Vegetables, yarn, and yarns: all of my passions all in one place.

Sunday, August 19, 2012

Pot Pie But Tiny


Macy's had a useless kitchen appliances clearance a few months back, and on the tables of stuff were several of what looked like little pot-pie makers. My now mother-in-law, seeing my excitement, decided that I should get one for the wedding. In fact, little pot-pie makers are exactly what they were. Tiny tiny pot pie makers. One maker can make up to four pies at once, just make the dough, cut it out, and add a dollop of your favorite filling.

Well, I took that pie maker home and in the hubhub, there it sat off to the side on my kitchen floor, still in its box. That just wouldn't do, so when I finally found the time (and a temperature low enough that made cooking in the kitchen comfortable), I made up a batch of chickpea stew, sans the dumplings. The stew went straight into pyrex and got shoved into the fridge for later pie-making use.

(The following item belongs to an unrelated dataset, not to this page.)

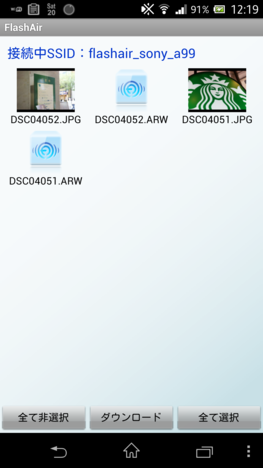 f:id:kAbajyU:20130720142524p:image f:id:kAbajyU:20130720142524p:image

TIny Pot Pies a la Useless Kitchen Appliance Pie Maker

For the crust, I used the family recipe, that involves combining flour, water, and Crisco, among other things, in a (washed and empty) sealed ice cream tub and shaking them into a ball. The idea behind the recipe is fairly brilliant. However, the concept does not extend so well to square-shaped containers. I know this well now, because I had no ice cream tubs handy. The only big, lidded tub we had was a rectangular prism. The binding agents in the mix cling to the corners and the whole thing just never balled. I had to open it up and mix by hand, but it never really recovered. I had to finagle that dough into shape and then doctor it when it kept cracking.

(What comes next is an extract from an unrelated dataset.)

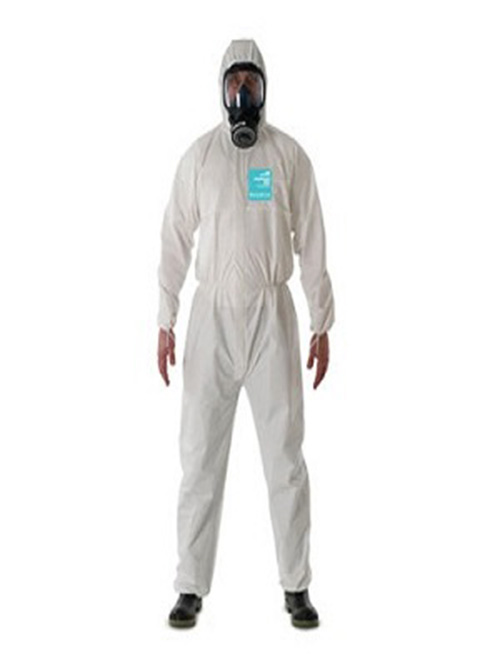 Flame retardant clothing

Consequently, if you want a pie maker of your very own, it recommends just buying some pre-made crust and to heck with it. I admit to feeling temptation for this method of pie crust creation.

Anyway, the pie maker comes with cutters to cut your dough to just the right size circle. Then the filling goes in and you close the maker until the pies are done. That's it. And you have pie. Each one only has about a five inch diameter but hey, easy pie is easy pie.

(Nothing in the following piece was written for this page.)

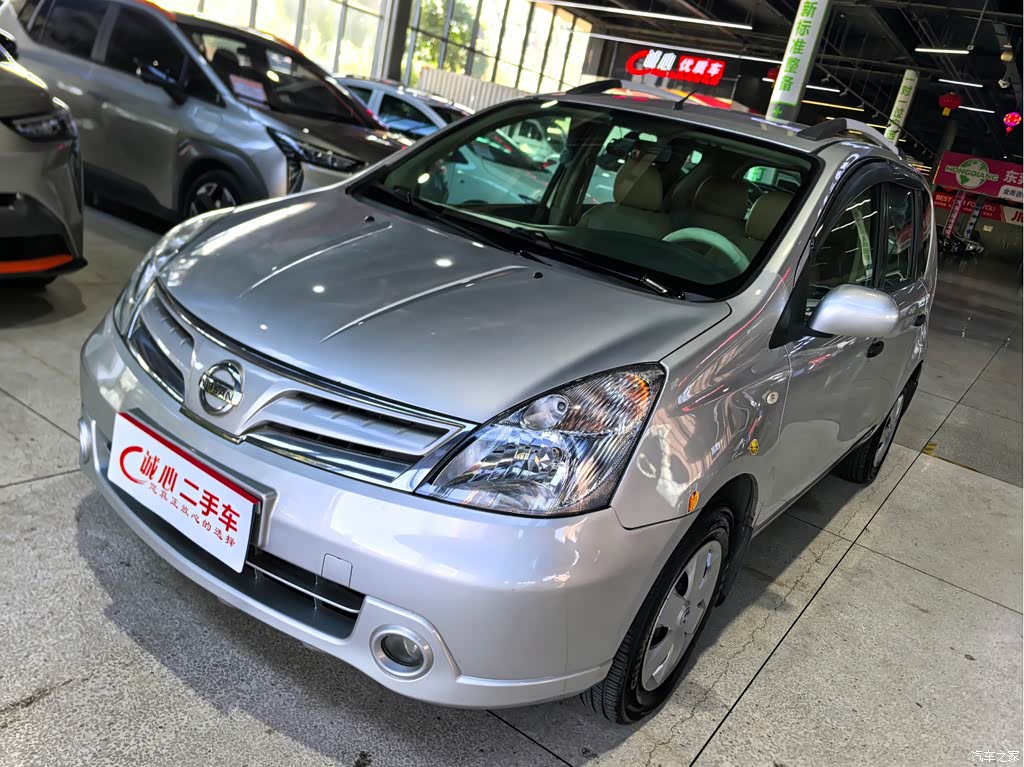 2010 Nissan Livina Model Joy Edition 1.6L Automatic All-round Type, фото 1, лот 10818478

With the extra pie dough, I made a piggy roll. I'm not sure if this is a real thing or something my grandmother made up at some point. Either way, it's a family tradition that all dough already rolled but not baked in a pie should be turned into a piggy roll.

Piggy Roll

1. Put all the dough scraps into a new ball of dough and roll it out thin.
2. Slather the top in butter, spread sugar across the whole of it, and sprinkle cinnamon over that.
3. Roll it up into a long tube.

4. Pop it in the oven at 350 until starts to brown at the edges.
5. Cut it up and eat, but do yourself a favor and let it cool first.



It makes a simple but tasty dessert.

1 comment:

  1. My Grandmom taught me to use the left over pie crust to my "Roly Polys" which are Piggy Rolls sliced into small cookie sized pieces. Yum! I missed seeing your pictures Saturday! I hope I get another chance!